[Task instructions]:
Translate this sentence from the admin endpoints text into Spanish: "All admin endpoints require the ai_admin gateway role."

[Text section]:
□ □ □ □ □
Admin Endpoints
Note: These endpoints are restricted to users with the
ai_adminrole.
Overview
The AI API admin endpoints provide operational visibility and control over the inference serving fleet. They expose pod health, server pool status, session affinity metrics, model registry state, and demand telemetry — plus actions to clear affinity, restart pods, and refresh registry mappings.
All admin endpoints require the ai_admin gateway role. They are not rate-limited.
Authentication
Authentication follows the same pattern as all other AI API endpoints:
| Authentication Method | Description |
|---|---|
| Bearer Token | Session-based authentication using Authorization: Bearer <token> header |
| API Key | API key authentication using api-key and api-secret headers |
Endpoints
Pod Management
List Pods
Returns a paginated list of all inference pods with health status, current request load, and cost information.
□ □ □ □ □
[Records]:
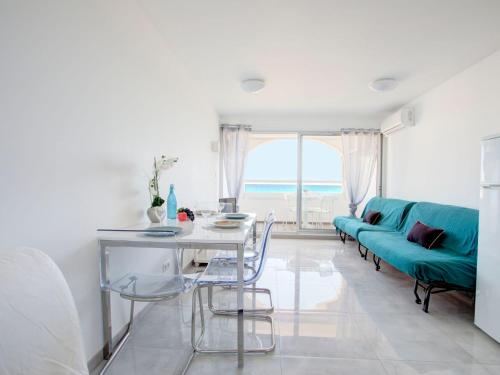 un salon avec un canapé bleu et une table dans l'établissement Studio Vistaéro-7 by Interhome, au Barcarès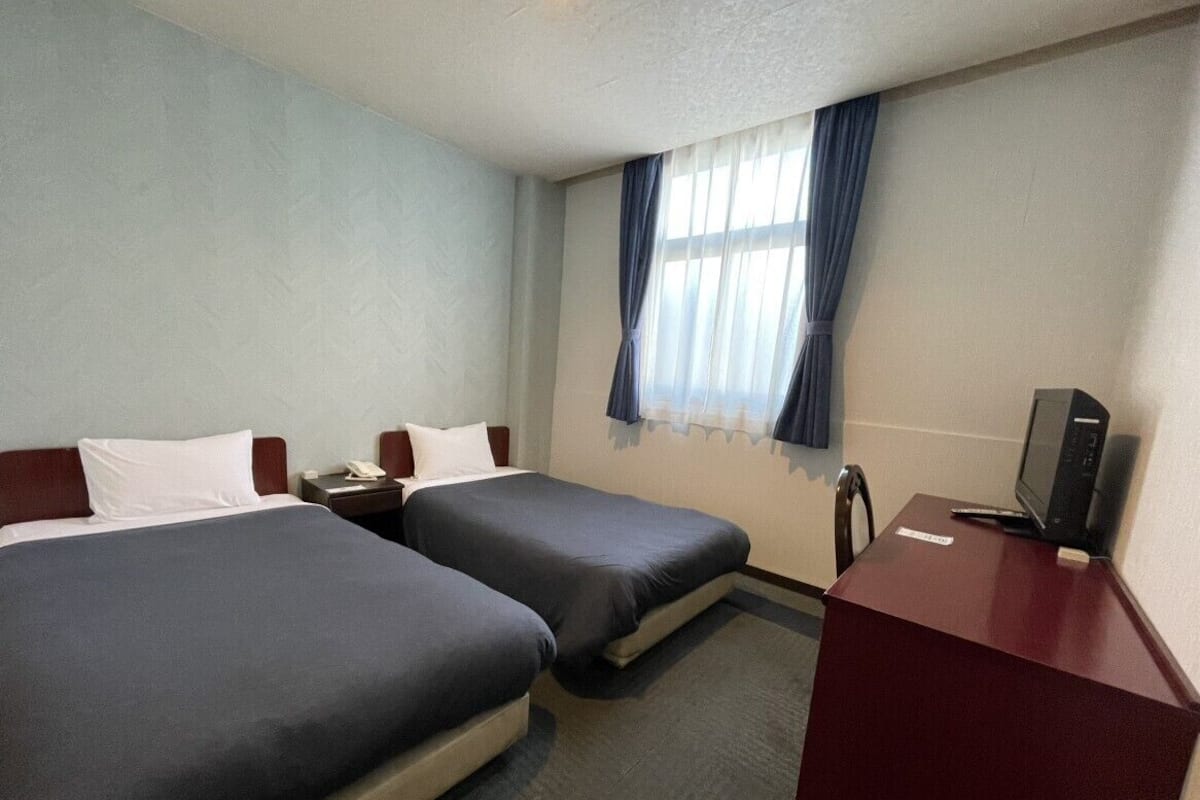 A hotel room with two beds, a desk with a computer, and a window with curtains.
□ □ □ □ □
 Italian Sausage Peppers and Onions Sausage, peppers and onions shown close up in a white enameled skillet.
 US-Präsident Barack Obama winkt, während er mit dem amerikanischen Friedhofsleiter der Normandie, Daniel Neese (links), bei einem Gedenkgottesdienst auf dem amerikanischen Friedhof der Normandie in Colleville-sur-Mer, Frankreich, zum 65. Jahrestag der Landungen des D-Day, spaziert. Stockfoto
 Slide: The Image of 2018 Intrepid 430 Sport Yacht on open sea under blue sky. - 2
□ □ □ □ □
[Completed task]:
Todos los endpoints de administración requieren el rol de gateway ai_admin.